-- Listed entries --
----

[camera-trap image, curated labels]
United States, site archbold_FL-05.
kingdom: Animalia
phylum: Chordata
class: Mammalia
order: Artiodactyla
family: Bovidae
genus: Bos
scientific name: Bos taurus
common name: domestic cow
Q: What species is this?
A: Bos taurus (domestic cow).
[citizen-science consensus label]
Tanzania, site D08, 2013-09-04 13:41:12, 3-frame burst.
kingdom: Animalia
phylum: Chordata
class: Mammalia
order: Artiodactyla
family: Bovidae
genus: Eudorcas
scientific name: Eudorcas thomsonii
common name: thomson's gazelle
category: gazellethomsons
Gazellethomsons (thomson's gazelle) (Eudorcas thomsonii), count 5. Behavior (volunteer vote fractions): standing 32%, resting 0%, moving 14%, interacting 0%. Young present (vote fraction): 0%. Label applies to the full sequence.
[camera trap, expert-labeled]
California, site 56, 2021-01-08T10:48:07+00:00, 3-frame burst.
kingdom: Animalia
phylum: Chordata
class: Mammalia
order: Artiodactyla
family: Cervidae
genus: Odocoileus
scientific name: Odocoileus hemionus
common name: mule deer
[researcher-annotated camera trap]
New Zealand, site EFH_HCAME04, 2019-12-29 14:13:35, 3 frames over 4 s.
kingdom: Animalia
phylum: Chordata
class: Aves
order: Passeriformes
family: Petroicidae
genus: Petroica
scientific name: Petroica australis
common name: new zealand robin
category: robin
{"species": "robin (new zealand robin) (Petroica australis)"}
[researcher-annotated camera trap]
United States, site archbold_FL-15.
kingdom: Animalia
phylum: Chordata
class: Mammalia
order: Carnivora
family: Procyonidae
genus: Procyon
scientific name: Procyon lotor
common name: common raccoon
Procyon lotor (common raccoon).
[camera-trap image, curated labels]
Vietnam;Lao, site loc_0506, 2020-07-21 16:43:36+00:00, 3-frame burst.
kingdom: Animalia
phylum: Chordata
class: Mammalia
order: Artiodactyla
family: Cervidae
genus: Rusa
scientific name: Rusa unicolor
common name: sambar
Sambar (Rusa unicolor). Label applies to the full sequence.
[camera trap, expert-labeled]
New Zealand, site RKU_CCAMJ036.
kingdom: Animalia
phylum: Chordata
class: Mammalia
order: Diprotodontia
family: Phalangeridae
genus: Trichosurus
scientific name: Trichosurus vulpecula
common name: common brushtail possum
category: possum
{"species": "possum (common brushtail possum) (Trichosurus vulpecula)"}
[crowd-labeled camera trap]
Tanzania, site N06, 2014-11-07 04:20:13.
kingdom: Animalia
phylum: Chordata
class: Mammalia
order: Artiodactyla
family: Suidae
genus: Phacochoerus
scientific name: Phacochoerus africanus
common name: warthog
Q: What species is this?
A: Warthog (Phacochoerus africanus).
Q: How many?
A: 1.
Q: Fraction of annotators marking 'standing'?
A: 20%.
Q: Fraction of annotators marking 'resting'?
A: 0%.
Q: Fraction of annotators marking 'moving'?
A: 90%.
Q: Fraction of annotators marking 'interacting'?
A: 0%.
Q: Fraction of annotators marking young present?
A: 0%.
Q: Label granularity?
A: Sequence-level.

----

So that the data stays intact, repeat all of it exactly.

-- Answer area --
[camera-trap image, curated labels]
United States, site archbold_FL-05.
kingdom: Animalia
phylum: Chordata
class: Mammalia
order: Artiodactyla
family: Bovidae
genus: Bos
scientific name: Bos taurus
common name: domestic cow
Q: What species is this?
A: Bos taurus (domestic cow).
[citizen-science consensus label]
Tanzania, site D08, 2013-09-04 13:41:12, 3-frame burst.
kingdom: Animalia
phylum: Chordata
class: Mammalia
order: Artiodactyla
family: Bovidae
genus: Eudorcas
scientific name: Eudorcas thomsonii
common name: thomson's gazelle
category: gazellethomsons
Gazellethomsons (thomson's gazelle) (Eudorcas thomsonii), count 5. Behavior (volunteer vote fractions): standing 32%, resting 0%, moving 14%, interacting 0%. Young present (vote fraction): 0%. Label applies to the full sequence.
[camera trap, expert-labeled]
California, site 56, 2021-01-08T10:48:07+00:00, 3-frame burst.
kingdom: Animalia
phylum: Chordata
class: Mammalia
order: Artiodactyla
family: Cervidae
genus: Odocoileus
scientific name: Odocoileus hemionus
common name: mule deer
[researcher-annotated camera trap]
New Zealand, site EFH_HCAME04, 2019-12-29 14:13:35, 3 frames over 4 s.
kingdom: Animalia
phylum: Chordata
class: Aves
order: Passeriformes
family: Petroicidae
genus: Petroica
scientific name: Petroica australis
common name: new zealand robin
category: robin
{"species": "robin (new zealand robin) (Petroica australis)"}
[researcher-annotated camera trap]
United States, site archbold_FL-15.
kingdom: Animalia
phylum: Chordata
class: Mammalia
order: Carnivora
family: Procyonidae
genus: Procyon
scientific name: Procyon lotor
common name: common raccoon
Procyon lotor (common raccoon).
[camera-trap image, curated labels]
Vietnam;Lao, site loc_0506, 2020-07-21 16:43:36+00:00, 3-frame burst.
kingdom: Animalia
phylum: Chordata
class: Mammalia
order: Artiodactyla
family: Cervidae
genus: Rusa
scientific name: Rusa unicolor
common name: sambar
Sambar (Rusa unicolor). Label applies to the full sequence.
[camera trap, expert-labeled]
New Zealand, site RKU_CCAMJ036.
kingdom: Animalia
phylum: Chordata
class: Mammalia
order: Diprotodontia
family: Phalangeridae
genus: Trichosurus
scientific name: Trichosurus vulpecula
common name: common brushtail possum
category: possum
{"species": "possum (common brushtail possum) (Trichosurus vulpecula)"}
[crowd-labeled camera trap]
Tanzania, site N06, 2014-11-07 04:20:13.
kingdom: Animalia
phylum: Chordata
class: Mammalia
order: Artiodactyla
family: Suidae
genus: Phacochoerus
scientific name: Phacochoerus africanus
common name: warthog
Q: What species is this?
A: Warthog (Phacochoerus africanus).
Q: How many?
A: 1.
Q: Fraction of annotators marking 'standing'?
A: 20%.
Q: Fraction of annotators marking 'resting'?
A: 0%.
Q: Fraction of annotators marking 'moving'?
A: 90%.
Q: Fraction of annotators marking 'interacting'?
A: 0%.
Q: Fraction of annotators marking young present?
A: 0%.
Q: Label granularity?
A: Sequence-level.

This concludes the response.